Batch 001, 791 cases, bottling date 9/7/2011 all noted in detail on the neck label. 22oz bottle from Mac’s Midtown, Atlanta, GA, USA.
Shmaltz is a brewer I have come to enjoy very much, if for no other reason than the fact that they generally favor the maltier side of the spectrum which usually suits me more than the other end of things.
Very dark chestnut (close to black) pour which provides more head and lace than I was anticipating given the ABV. A very thin film forms on the head of the beer but with little or no lace. Held to the light the beer has many more garnet red elements of color than one first sees. Pretty much as expected for a beer of this nature.

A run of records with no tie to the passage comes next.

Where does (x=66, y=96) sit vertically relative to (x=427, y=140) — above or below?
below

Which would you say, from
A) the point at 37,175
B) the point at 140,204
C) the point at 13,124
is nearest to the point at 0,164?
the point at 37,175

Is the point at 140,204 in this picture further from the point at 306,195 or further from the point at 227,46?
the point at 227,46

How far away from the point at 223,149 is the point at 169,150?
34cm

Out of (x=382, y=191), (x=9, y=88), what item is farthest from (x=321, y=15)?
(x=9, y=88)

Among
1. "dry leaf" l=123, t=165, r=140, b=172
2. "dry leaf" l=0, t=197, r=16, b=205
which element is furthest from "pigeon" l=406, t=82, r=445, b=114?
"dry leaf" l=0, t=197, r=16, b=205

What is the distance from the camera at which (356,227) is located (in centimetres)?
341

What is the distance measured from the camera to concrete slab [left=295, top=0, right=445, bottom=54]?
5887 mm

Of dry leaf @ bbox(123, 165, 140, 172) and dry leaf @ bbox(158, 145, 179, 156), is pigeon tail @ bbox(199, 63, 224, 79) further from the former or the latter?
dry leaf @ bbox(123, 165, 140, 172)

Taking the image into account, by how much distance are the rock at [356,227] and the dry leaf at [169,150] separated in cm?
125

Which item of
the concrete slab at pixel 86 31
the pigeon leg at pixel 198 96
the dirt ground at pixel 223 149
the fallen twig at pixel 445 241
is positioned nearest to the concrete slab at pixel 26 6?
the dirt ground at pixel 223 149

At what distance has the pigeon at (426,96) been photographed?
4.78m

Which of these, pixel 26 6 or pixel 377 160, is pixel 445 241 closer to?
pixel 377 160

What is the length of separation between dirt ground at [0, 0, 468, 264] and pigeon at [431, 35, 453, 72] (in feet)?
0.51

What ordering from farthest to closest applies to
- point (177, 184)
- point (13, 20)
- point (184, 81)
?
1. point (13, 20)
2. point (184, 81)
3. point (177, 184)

Nose offers a huge, malty bread fest and a touch of sherry like liquor, but it’s not as strong as one might expect.
As expected the flavors are all very bold and very round. It’s also a colossally sweet beer as well. Lots of demerara sugar all over the palate and some gentle barrel-aged notes too. The wood and whiskey elements are not strong at all, nor is the fruit profile, rather the beer simply cuts a large swathe through the twin masters of sugar and malt. If I had to pick one of the fruits listed I would run with dates (or maybe figs), since they tend to invoke some of the heavier, sweeter elements, and certainly sit in contrast to an acidic or drier notes that one might encounter from grapes of pomegranate. The alcohol is warming and it builds, but it doesn’t feel close to the threatening 13.4% that adorns the label. Listed on beeradvocate as an American Barleywine, this beer is predictably not hoppy enough to sit in that category and is much closer to an English version of the style.
Drinking like a lightly coffee infused, thick, beer milkshake, there is no let up from the sweetness, but considering that, and the general profile of this beer, it drinks a lot more easily than one would imagine. The lack of bitterness definitely puts English Barleywine in mind, and there are even smatterings of old ale and a little hazelnut note from the brown ale style, too.
The beer rounds out at the back end with some more serious alcohol, a touch of wood and some gentle cognac like elements. Even a touch of chocolate.
Like most Shmaltz beers this is a brew that has a massive malt presence, is sweet but also tiptoes within the parameters of drinkability. I’d split the 22 oz if possible, but at the same time, over the course of a whole evening this is a sipper that I didn’t get tired of.